IOBE report: Greek economy forecast to grow by 2.1 pct in 2018

The Greek economy is expected to grow by 2.1 pct in 2018, boosted by strong exports growth (+7.0 pct), according to the quarterly report of the Foundation for Economic and Industrial Research (IOBE).

Presenting its report on Wednesday, IOBE said that the contribution of investments to GDP growth was expected to reach 16 pct, while it also projected higher performance in the Public Investment Programme, extrovert sectors and privatisations. IOBE expects the unemployment rate to continue falling in 2018 and employment – permanent and temporary – to continue rising in the public sector. The unemployment rate is expected to fall to 20 pct, maybe lower.

For the banking system, IOBE expects a gradual recovery of confidence, with significant challenges remaining in 2018. The Foundation said deposits were expected to continue their gradual recovery, banks to reduce their NPEs and to further relax restrictions on the movement of capital in the country.

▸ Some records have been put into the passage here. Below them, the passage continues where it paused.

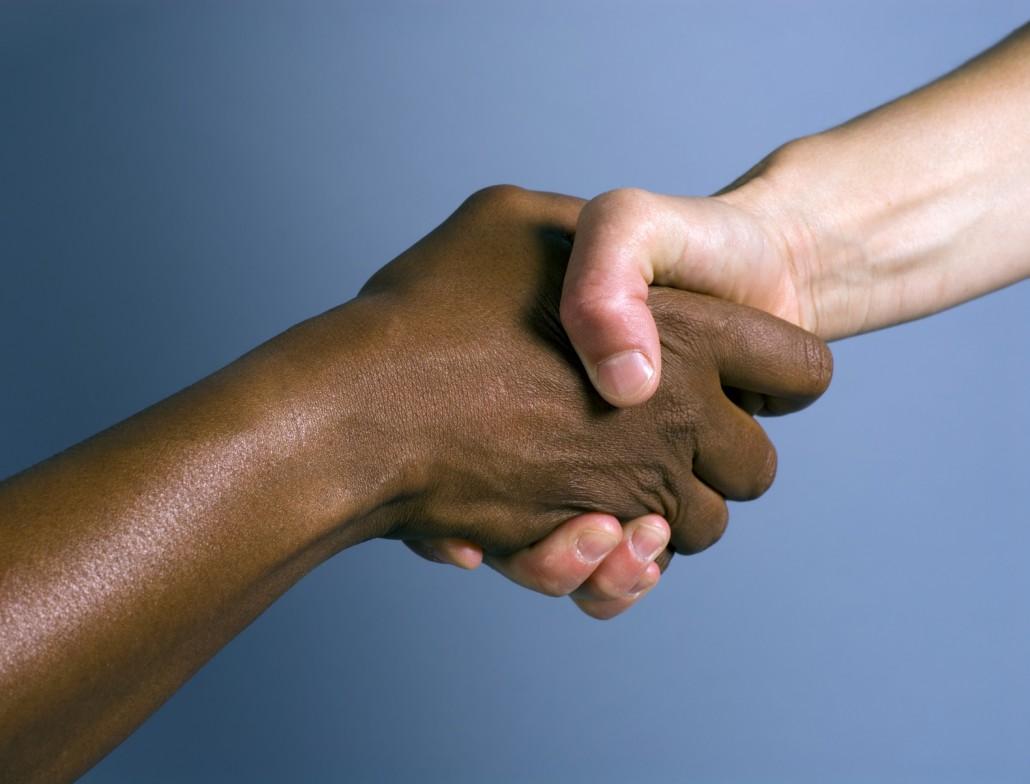 zwei sich schüttelnde Hände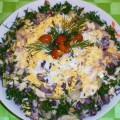 Салат из говядины с маринованными огурцами и грибами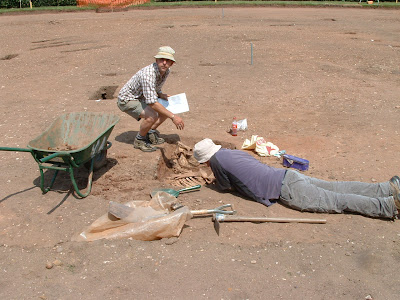 Excavating a horse carcass at Kenilworth Castle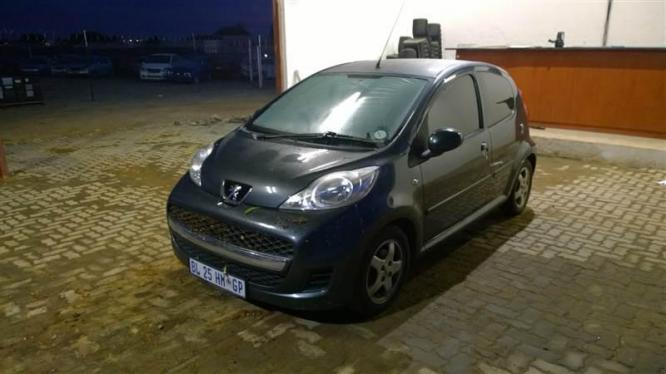 Peugeot 107 breaking for spares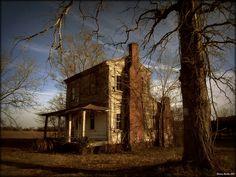 Winter of Decay; William Hyman House, c.1848. There is an older one room house connected to the other side. Martin County, NC.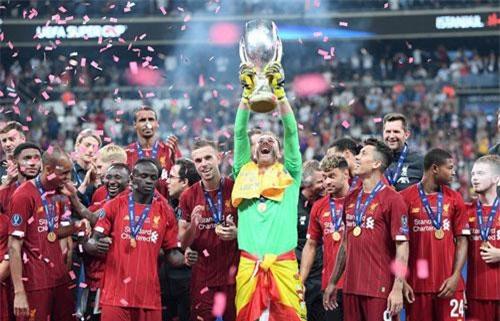 Liverpool lần thứ tư lên ngôi ở Siêu cup châu Âu.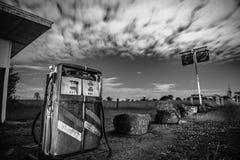 Alte rustikale Pumpe in der Landschaft von Brisbane stockbilder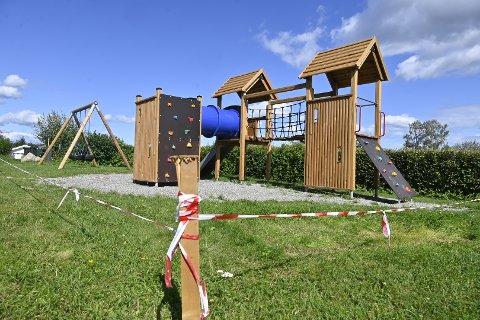 STENGT: Brønnbakken lekeplass har vært stengt i hele sommer. Nå forklarer styrelederen i velforeningen hvorfor.
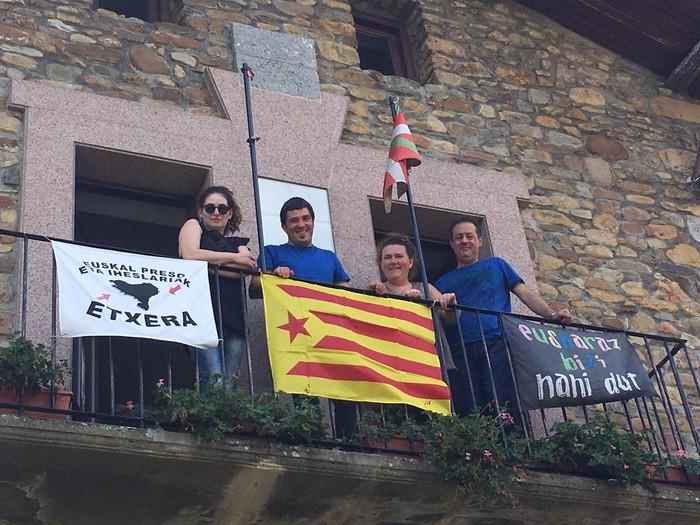 Kataluniako errepublika aitortu du Arakaldoko Udalak, aho batez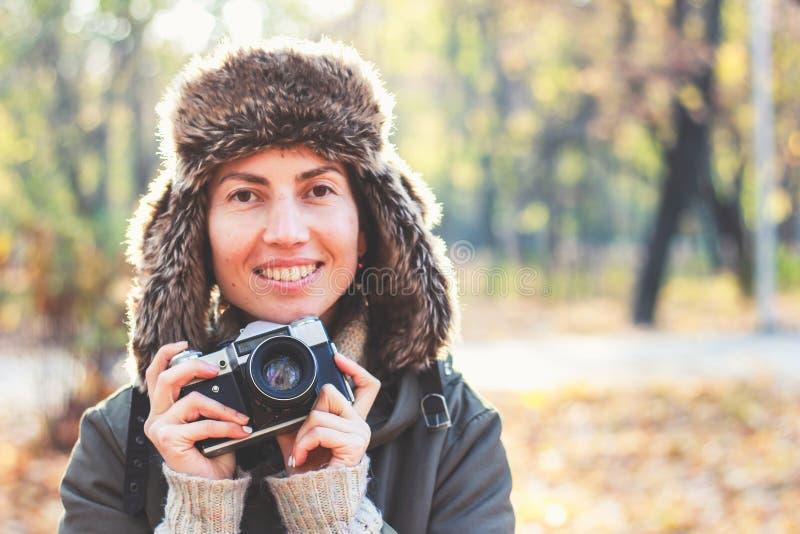 Jonge vrouw die beelden in het de herfstpark nemen royalty-vrije stock fotografie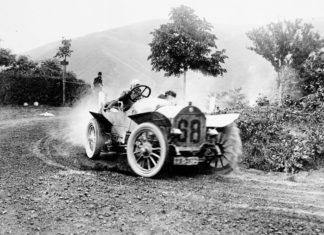 Mercedes-Benz Motorsport Race Addicts Driving Champions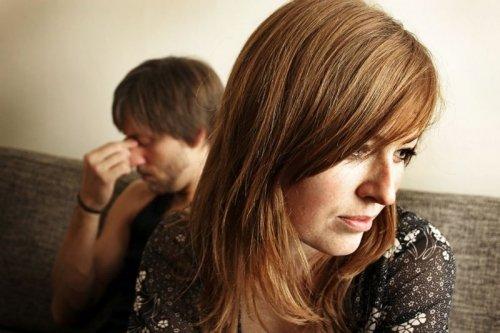 Un couple chez le conseiller matrimonial. l Source: Flickr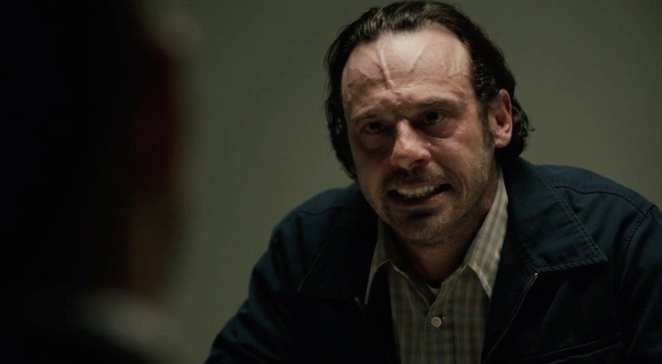 Scoot McNairy plays Tom Purcell in True Detective, Season 1, Ep6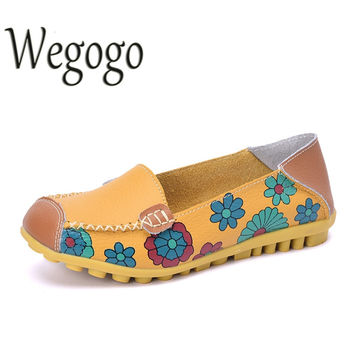 Vintage Women Flats Leather Shoes Moccasins Loafers Girls Breathable Outdoor Cow Muscle Outsole Floral Flat Shoes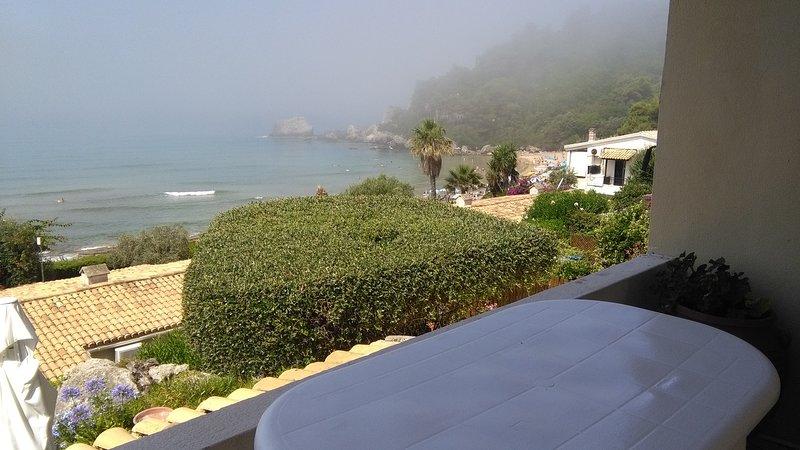 Menigos resort 32 UPPER FLOOR  - 30 m from the beach -, casa vacanza a Glyfada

Takis Athanasopoulos, chairman of IOBE’s board said: “There is no doubt that conditions and prospects for the Greek economy are improving, as recorded in the GDP figures and other significant indexes. However, this improvement does not constitute the final end of the crisis. Let us remember the significant structural problems of our economy, which have not been resolved, and the risk that these positive developments will be misinterpreted and lead to an abandonment of the reform effort.”

Professor Nikos Vettas, managing director of IOBE, said that 2018 will be a significant and crucial year for Greece. “To the extent that there are no significant surprises, economic recovery will continue and become relatively stronger during the year. The main forecast calls for a growth rate of slightly above 2.0 pct this year, after a growth rate of 1.5 pct in 2017,” he said, adding that this forecast required a systematic, albeit small, improvement in the investment climate in order to materialise. “Without a recovery in investments, the economy will once again lapse into a painful stagnation,” he said.